Pareil système ne pouvait qu’engendrer la plus grande tiédeur politique à l’écran où la narration est agencée de manière à déplaire le moins possible. La quête de Loki pour découvrir les secrets du TVA et, par la même occasion, recouvrer sa liberté peut s’adresser à toutes les couleurs du spectre politique, les personnes les plus à droite pourront y discerner une condamnation des entraves bureaucratiques placées sur le chemin de l’individu libéral tandis que celles et ceux situées à gauche y verront le combat d’un marginal pour s’émanciper d’une structure oppressive. Grands seigneurs, les showrunners donneront même un gage discret aux progressistes dans une ligne de dialogue où Loki affirmera avoir eu une expérience homosexuelle. Néanmoins, la seule personne qu’on le verra embrasser est une femme, il ne faudrait pas non plus faire fuir le public hétéro-tradi. Transformer les demandes de représentation des féministes et de la communauté LGBT en un atout marketing, voilà un exercice dans lequel Marvel excelle. C’est que cela leur permet de se faire passer pour une avant-garde éclairée pour un coût politique extrêmement faible, une recette qui fait miroir aux stratégies des parties politiques de la bourgeoisie cool. Au fur et à mesure que l’intrigue se déploie, nous comprenons de plus en plus que mettre à bas le TVA, comme le désire Sylvie, pourrait avoir des répercussions cataclysmiques. La continuité d’une institution qui a menti à ses employés sur ses véritables buts, emprisonne des êtres simplement coupables d’avoir dévié d’une ligne temporelle fixée arbitrairement, est présentée comme le moindre mal face au radicalisme vengeur incarnée par Sylvie.

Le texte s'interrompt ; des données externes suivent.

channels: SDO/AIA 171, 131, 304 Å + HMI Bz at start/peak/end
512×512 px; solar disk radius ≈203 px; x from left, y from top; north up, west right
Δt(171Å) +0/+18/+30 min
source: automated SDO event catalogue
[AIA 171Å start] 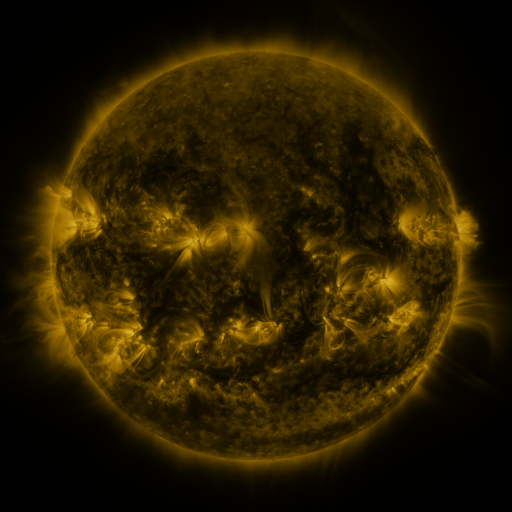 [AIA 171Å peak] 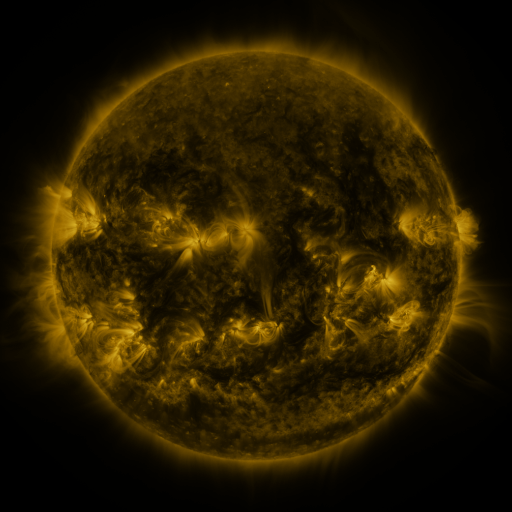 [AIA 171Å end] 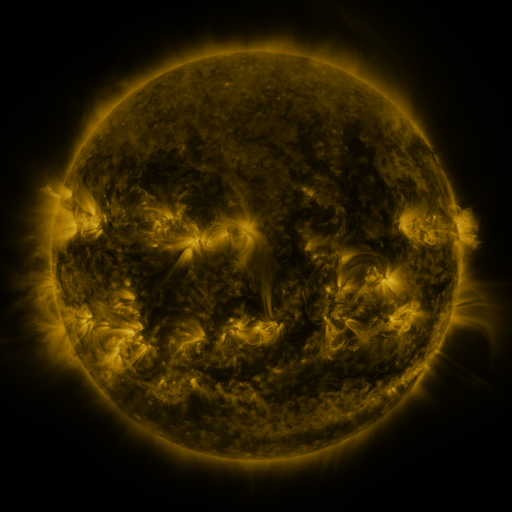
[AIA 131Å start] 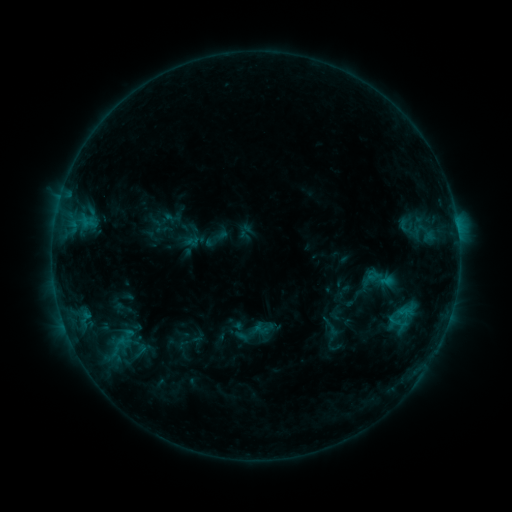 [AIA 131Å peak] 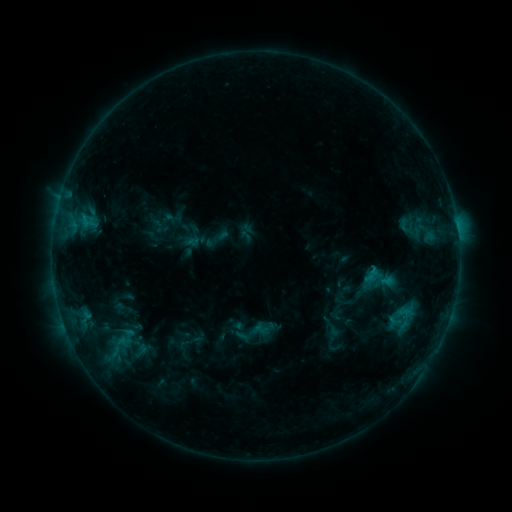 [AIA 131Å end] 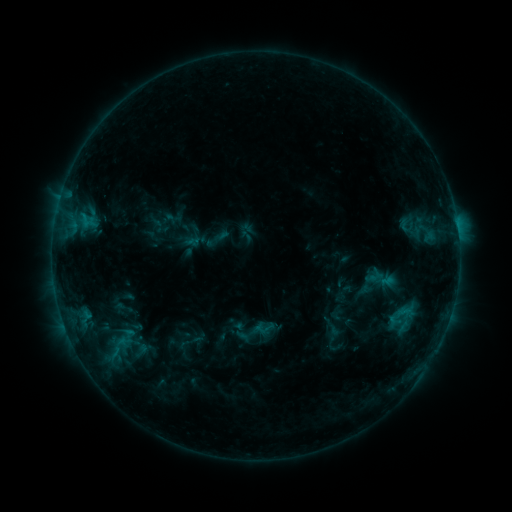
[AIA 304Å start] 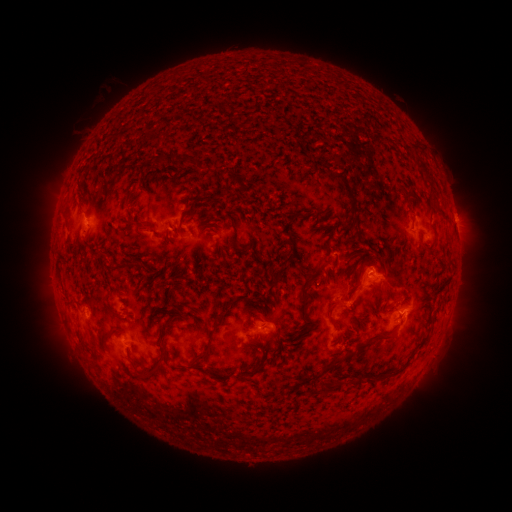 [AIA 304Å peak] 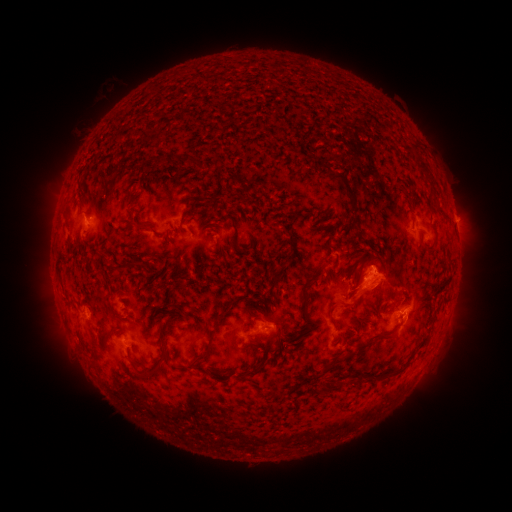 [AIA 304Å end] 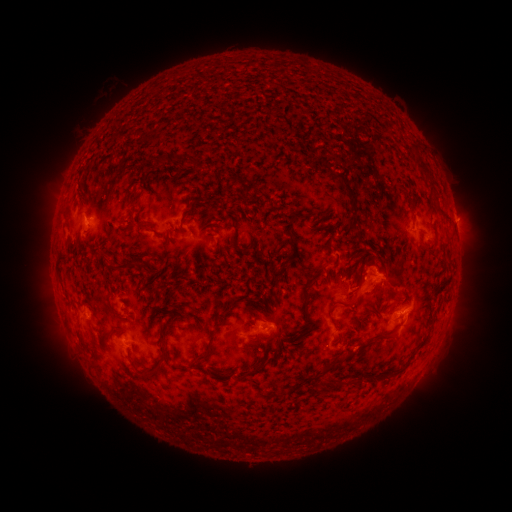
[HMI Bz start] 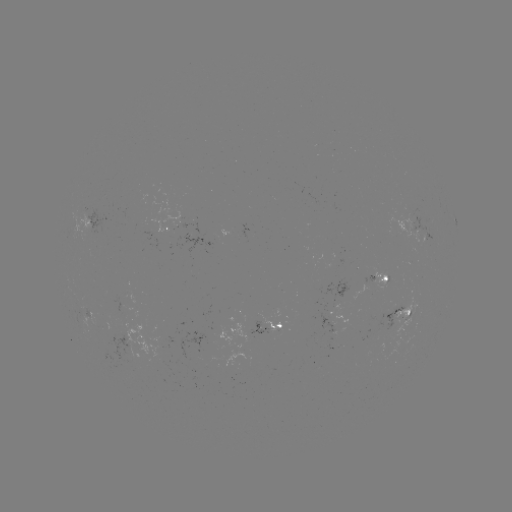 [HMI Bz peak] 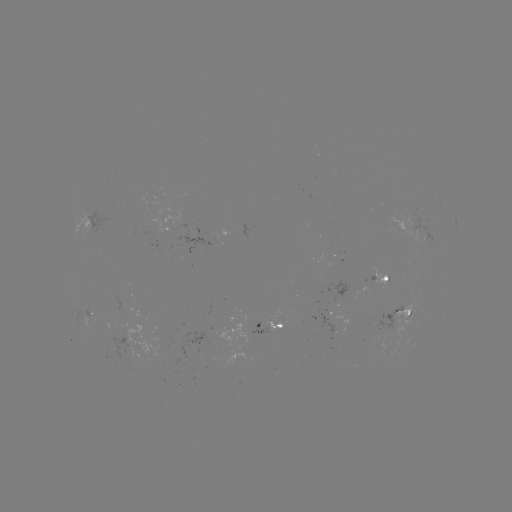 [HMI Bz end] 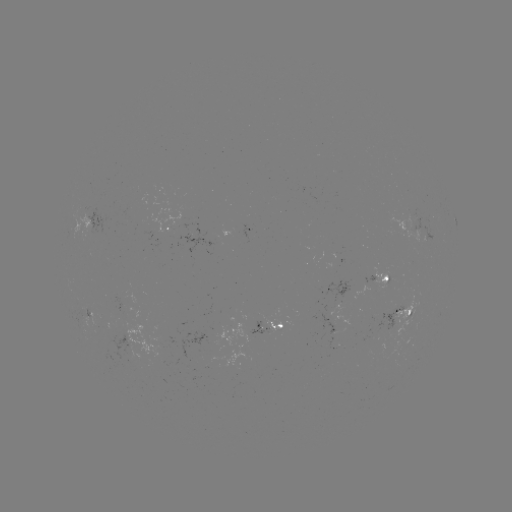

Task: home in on eruption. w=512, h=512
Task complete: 373,278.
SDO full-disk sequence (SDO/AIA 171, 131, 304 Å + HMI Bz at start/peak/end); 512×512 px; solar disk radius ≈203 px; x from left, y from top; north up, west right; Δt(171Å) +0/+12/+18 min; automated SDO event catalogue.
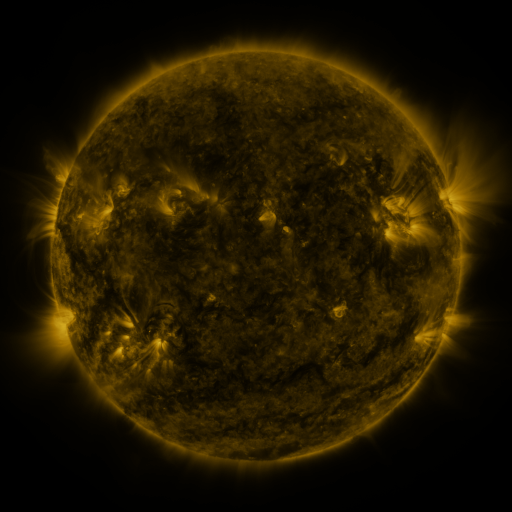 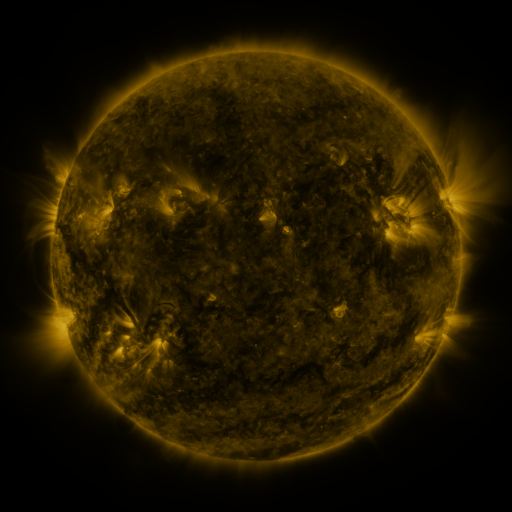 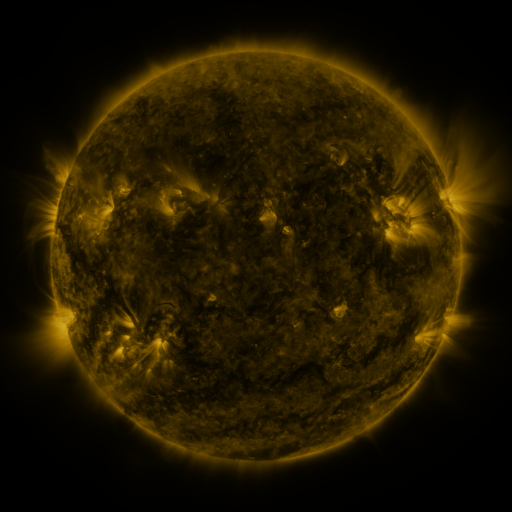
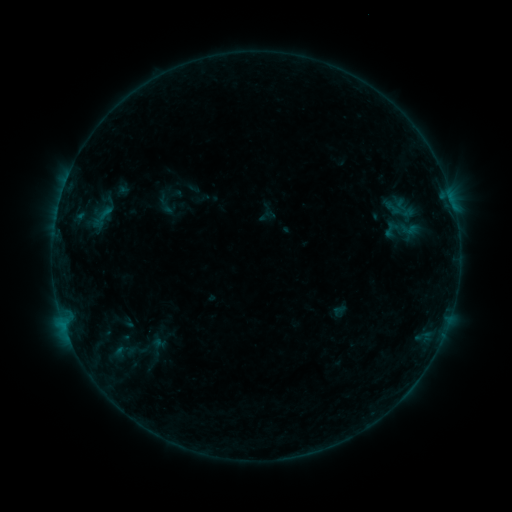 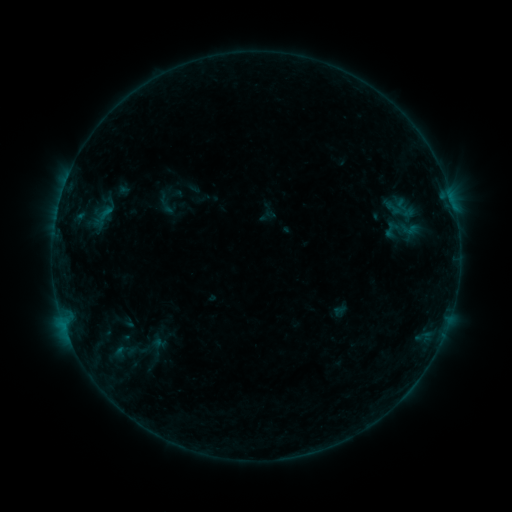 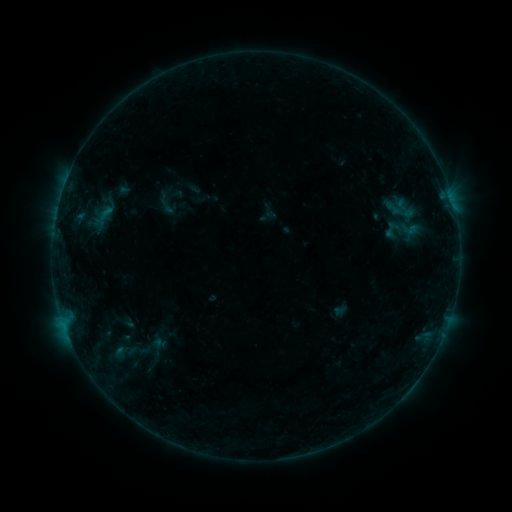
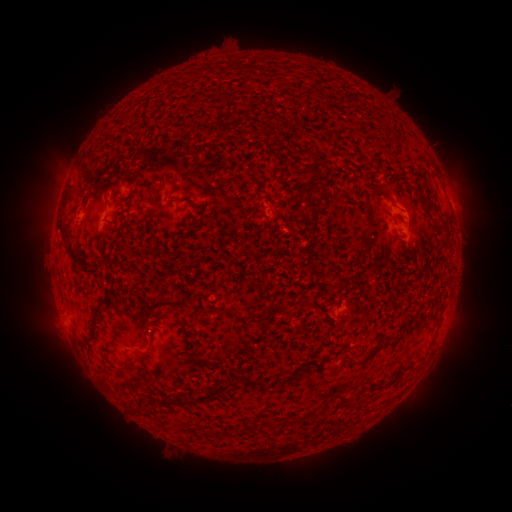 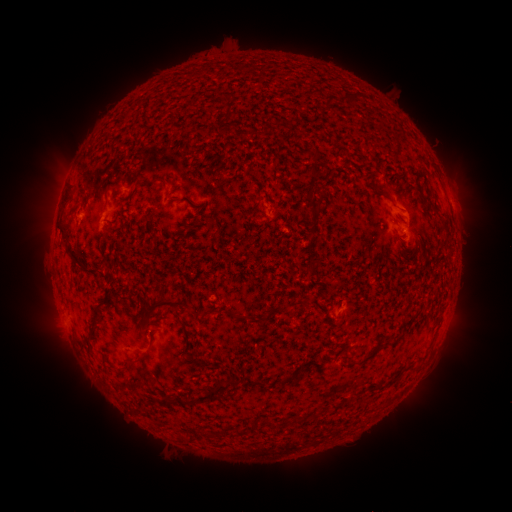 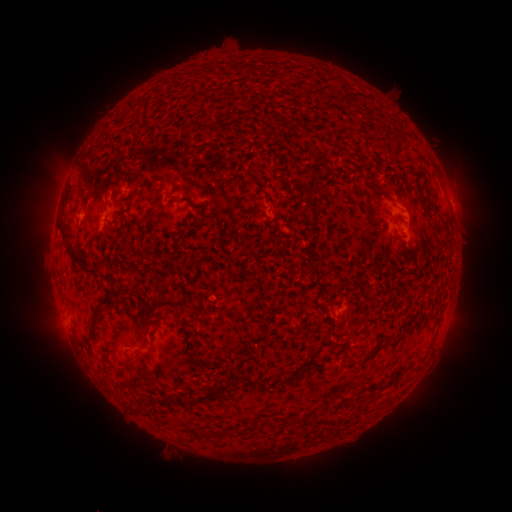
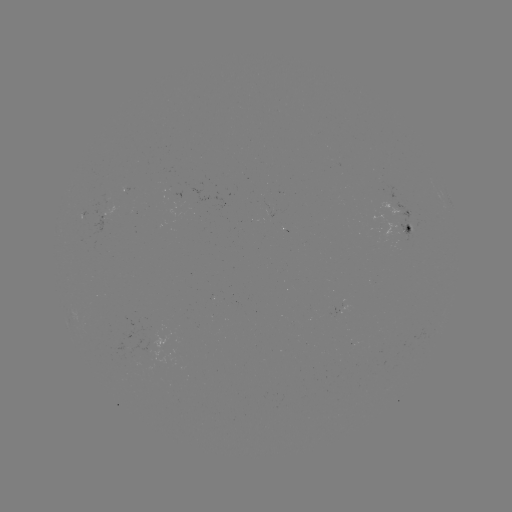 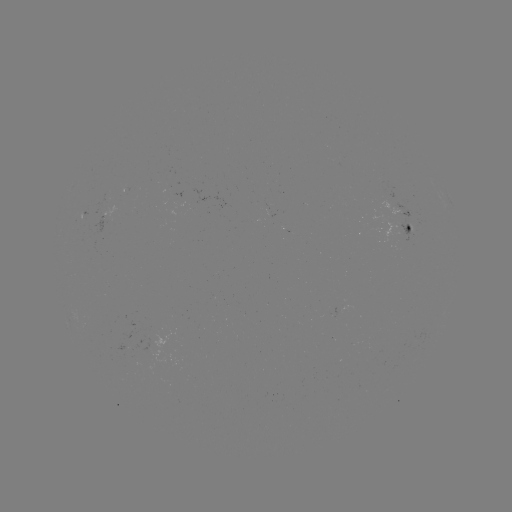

no catalogued flare and no flagged EUV brightening in this window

Loki et sa variante Sylvie: la réforme ou la chienlit! ©Disney

A l’heure de Black Lives Matter et des appels à abolir la police aux Etats-Unis, le dieu de la malice va se faire l’avocat de l’ordre face à son double jusqu’au-boutiste dont les actions vont causer une collision des réalités. On nous l’a assez martelé, l’extrémisme mène à la catastrophe et il vaut mieux réformer le statu quo plutôt que de renverser la table. Certains se cabrent quand nous analysons politiquement les films et les séries de superhéros alors que la politique est présente depuis les débuts du genre superhéroïque, ainsi en pleine Grande Dépression, Superman se faisait l’avocat des politiques interventionnistes du président Roosevelt et pendant la Seconde Guerre Mondiale, Captain America décochait un uppercut historique à Hitler. Aujourd’hui, le solutionnisme des justiciers costumés s’aligne avec le centrisme politique : Loki veut réformer la police temporelle, Captain America entre en résistance contre la régulation des activités des Avengers, Iron Man privatise la défense des Etats-Unis et du monde, Black Panthers préfère la charité à la lutte anticolonialiste, Spiderman affronte un prolo ruiné par Tony Stark… Les exemples ne manquent pas. Nulle part il n’est fait mention de l’économie ou des difficultés financières, les problèmes d’argent n’existent pas dans ce monde et même Spiderman, éternel galérien dans les comics, semble avoir atteint une certaine aisance matérielle. L’invisibilisation de la domination, la naturalisation de l’ordre capitaliste constituent le prêche de la bourgeoisie à destination des exploités. Nous pensons que les films et les séries Marvel sont les avatars d’une gigantesque entreprise de dépossession d’un public largement composé de prolétaires qui viennent oublier leur impuissance devant les exploits militaires des superhéros. Il est grand temps de révolutionner cet imaginaire et de construire un autre récit où la capacité de transformer le réel ne serait pas réservée à une poignée d’élus mais à tous et à toutes.